Activity >> With pictures left out, set down every record word for word.

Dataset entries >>
* * * * * * *

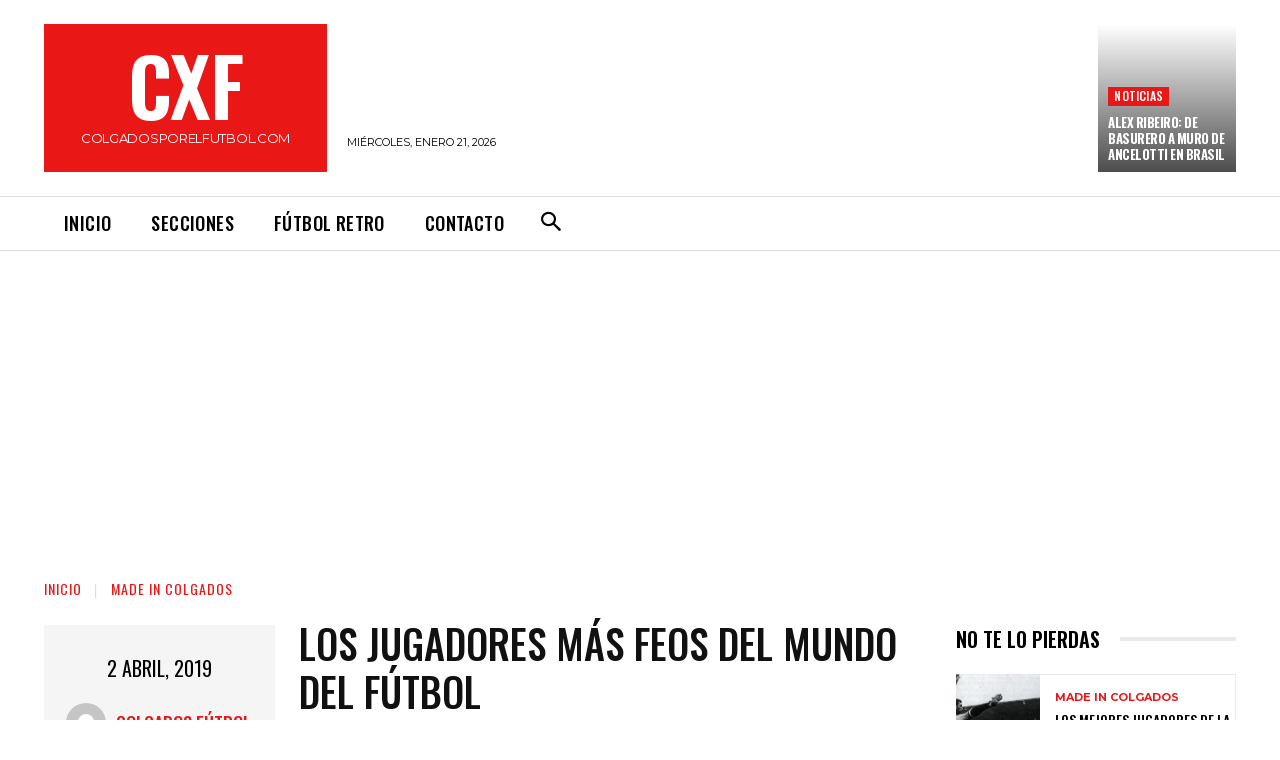

--- FILE ---
content_type: text/html; charset=utf-8
request_url: https://www.google.com/recaptcha/api2/aframe
body_size: 266
content:
<!DOCTYPE HTML><html><head><meta http-equiv="content-type" content="text/html; charset=UTF-8"></head><body><script nonce="4dpXJgPhp3ujQIHenvJhtw">/** Anti-fraud and anti-abuse applications only. See google.com/recaptcha */ try{var clients={'sodar':'https://pagead2.googlesyndication.com/pagead/sodar?'};window.addEventListener("message",function(a){try{if(a.source===window.parent){var b=JSON.parse(a.data);var c=clients[b['id']];if(c){var d=document.createElement('img');d.src=c+b['params']+'&rc='+(localStorage.getItem("rc::a")?sessionStorage.getItem("rc::b"):"");window.document.body.appendChild(d);sessionStorage.setItem("rc::e",parseInt(sessionStorage.getItem("rc::e")||0)+1);localStorage.setItem("rc::h",'1769016541178');}}}catch(b){}});window.parent.postMessage("_grecaptcha_ready", "*");}catch(b){}</script></body></html>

* * * * * * *

Answer for this exercise >>
--- FILE ---
content_type: text/html; charset=utf-8
request_url: https://www.google.com/recaptcha/api2/aframe
body_size: 266
content:
<!DOCTYPE HTML><html><head><meta http-equiv="content-type" content="text/html; charset=UTF-8"></head><body><script nonce="4dpXJgPhp3ujQIHenvJhtw">/** Anti-fraud and anti-abuse applications only. See google.com/recaptcha */ try{var clients={'sodar':'https://pagead2.googlesyndication.com/pagead/sodar?'};window.addEventListener("message",function(a){try{if(a.source===window.parent){var b=JSON.parse(a.data);var c=clients[b['id']];if(c){var d=document.createElement('img');d.src=c+b['params']+'&rc='+(localStorage.getItem("rc::a")?sessionStorage.getItem("rc::b"):"");window.document.body.appendChild(d);sessionStorage.setItem("rc::e",parseInt(sessionStorage.getItem("rc::e")||0)+1);localStorage.setItem("rc::h",'1769016541178');}}}catch(b){}});window.parent.postMessage("_grecaptcha_ready", "*");}catch(b){}</script></body></html>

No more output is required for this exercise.